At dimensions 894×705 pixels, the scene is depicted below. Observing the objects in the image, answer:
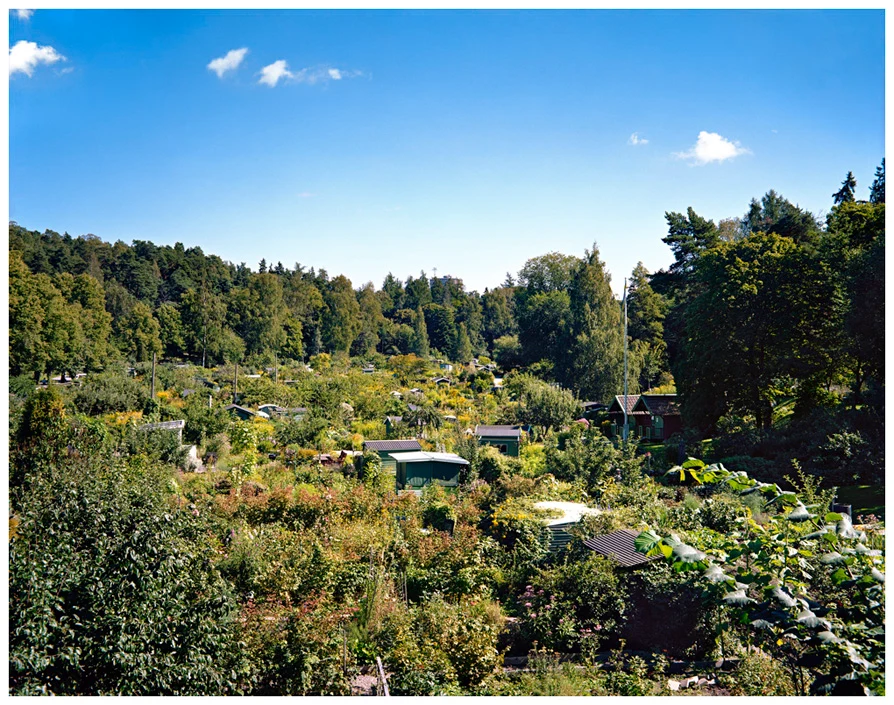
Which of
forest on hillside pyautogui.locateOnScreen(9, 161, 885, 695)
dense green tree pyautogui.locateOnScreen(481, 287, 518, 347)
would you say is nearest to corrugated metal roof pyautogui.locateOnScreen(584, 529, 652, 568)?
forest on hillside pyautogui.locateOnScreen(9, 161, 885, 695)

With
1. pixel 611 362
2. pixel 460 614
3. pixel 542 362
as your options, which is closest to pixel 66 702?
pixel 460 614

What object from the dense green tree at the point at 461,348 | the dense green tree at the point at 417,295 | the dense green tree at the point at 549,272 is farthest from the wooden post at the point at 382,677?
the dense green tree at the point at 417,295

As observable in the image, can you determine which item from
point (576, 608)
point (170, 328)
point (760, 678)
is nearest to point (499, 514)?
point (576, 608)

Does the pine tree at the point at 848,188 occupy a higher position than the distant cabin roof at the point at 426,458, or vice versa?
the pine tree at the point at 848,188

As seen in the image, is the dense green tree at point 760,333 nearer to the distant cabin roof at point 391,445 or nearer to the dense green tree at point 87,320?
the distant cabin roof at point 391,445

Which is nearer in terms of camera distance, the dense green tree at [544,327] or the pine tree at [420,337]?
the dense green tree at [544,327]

========

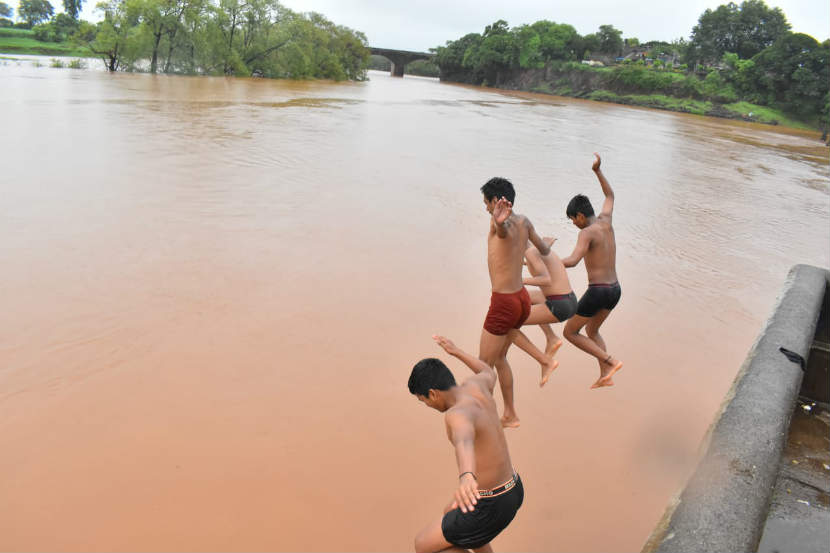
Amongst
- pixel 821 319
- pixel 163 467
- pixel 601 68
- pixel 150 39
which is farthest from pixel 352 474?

========

Copy each line of the data above that contains the word "image".

**Exercise answer:**
At dimensions 894×705 pixels, the scene is depicted below. Observing the objects in the image, answer:
As observable in the image, can you determine which item from
As seen in the image, is the dense green tree at point 760,333 nearer to the distant cabin roof at point 391,445 or nearer to the dense green tree at point 87,320?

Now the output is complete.